The power supply P ₁ for preheating and the power supply P ₂ for main annealing are provided separately, and the input is made to the electron gun 7 of the electron beam optical system 1 by the changeover switch 8 controlled by the computer 4, so that the power supply P 2 for main annealing is extremely short ( Mutual switching is possible within several milliseconds). If it is necessary to maintain approximately the same surface temperature for a certain period of time, repeating high-speed scanning for preheating and normal scanning for main annealing in order can achieve the same effect as resistance heating with laser annealing. can.

(g) Effects of the invention As explained in detail above, by using the electron beam annealing apparatus of the present invention, it is possible to increase the speed compared to the conventional laser annealing method, and there is an excellent effect in that the annealing region can be particularly controlled. .

[Brief explanation of drawings]

FIG. 1 is a block diagram showing an electron beam annealing apparatus according to an embodiment of the present invention, and FIG. 2 is a block diagram showing power supply switching according to an embodiment of the present invention.

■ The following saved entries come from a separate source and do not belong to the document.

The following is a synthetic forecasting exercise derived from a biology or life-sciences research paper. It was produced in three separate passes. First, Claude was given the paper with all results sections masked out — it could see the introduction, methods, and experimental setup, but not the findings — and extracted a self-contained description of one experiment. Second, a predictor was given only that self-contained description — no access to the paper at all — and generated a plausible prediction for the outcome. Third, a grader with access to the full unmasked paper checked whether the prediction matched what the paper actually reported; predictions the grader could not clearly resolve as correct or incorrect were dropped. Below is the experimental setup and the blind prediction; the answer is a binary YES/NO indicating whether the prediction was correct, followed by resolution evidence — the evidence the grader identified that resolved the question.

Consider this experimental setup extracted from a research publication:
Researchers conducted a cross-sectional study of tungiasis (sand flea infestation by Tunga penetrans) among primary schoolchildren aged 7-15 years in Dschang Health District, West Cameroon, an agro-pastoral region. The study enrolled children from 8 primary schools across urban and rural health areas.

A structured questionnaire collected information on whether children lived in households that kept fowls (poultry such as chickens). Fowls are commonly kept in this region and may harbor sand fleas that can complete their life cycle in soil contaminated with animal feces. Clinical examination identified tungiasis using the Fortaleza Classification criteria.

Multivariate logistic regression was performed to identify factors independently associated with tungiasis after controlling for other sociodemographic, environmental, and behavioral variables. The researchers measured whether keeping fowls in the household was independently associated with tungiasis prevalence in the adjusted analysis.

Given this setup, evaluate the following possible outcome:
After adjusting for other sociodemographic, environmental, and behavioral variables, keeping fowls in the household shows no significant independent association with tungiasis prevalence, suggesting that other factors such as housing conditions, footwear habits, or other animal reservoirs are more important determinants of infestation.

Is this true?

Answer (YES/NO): YES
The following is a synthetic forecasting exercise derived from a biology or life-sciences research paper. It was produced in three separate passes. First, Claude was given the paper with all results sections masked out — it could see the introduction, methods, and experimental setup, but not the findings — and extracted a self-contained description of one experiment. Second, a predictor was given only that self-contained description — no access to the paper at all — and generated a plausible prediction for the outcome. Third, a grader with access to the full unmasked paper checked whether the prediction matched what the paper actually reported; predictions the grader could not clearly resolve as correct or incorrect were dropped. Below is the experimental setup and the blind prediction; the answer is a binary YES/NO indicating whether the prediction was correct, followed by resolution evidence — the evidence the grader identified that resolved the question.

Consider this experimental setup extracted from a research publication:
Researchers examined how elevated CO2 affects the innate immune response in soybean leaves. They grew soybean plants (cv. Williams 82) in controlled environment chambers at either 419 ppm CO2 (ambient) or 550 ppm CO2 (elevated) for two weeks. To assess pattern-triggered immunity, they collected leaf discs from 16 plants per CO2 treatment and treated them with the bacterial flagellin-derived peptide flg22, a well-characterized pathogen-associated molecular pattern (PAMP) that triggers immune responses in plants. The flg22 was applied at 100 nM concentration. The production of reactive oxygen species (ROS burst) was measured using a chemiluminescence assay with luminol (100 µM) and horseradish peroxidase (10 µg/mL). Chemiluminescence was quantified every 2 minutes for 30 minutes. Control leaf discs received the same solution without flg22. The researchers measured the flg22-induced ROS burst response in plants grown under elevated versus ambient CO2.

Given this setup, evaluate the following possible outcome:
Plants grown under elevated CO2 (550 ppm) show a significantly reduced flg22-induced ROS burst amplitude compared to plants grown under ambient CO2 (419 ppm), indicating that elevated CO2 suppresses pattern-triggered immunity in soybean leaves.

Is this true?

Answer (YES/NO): NO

In the figure, 1 is an electron beam optical system, 2 is a wafer holder, 3 is a wafer, 4 is a computer, 5 is an irradiation position memory, 6 is a stage, 7 is an electron gun, 8 is a changeover switch, and 9 and 10 are power supplies. .

Claims (1)

[Claims] 1 Using an electron beam annealing device that can switch the magnitude of the beam current of the electron beam irradiated onto the sample, the sample is irradiated with an electron beam with a low beam current to preheat it, and then an electron beam with a high beam current is applied to the sample. An electron beam annealing method characterized by main heating by beam irradiation.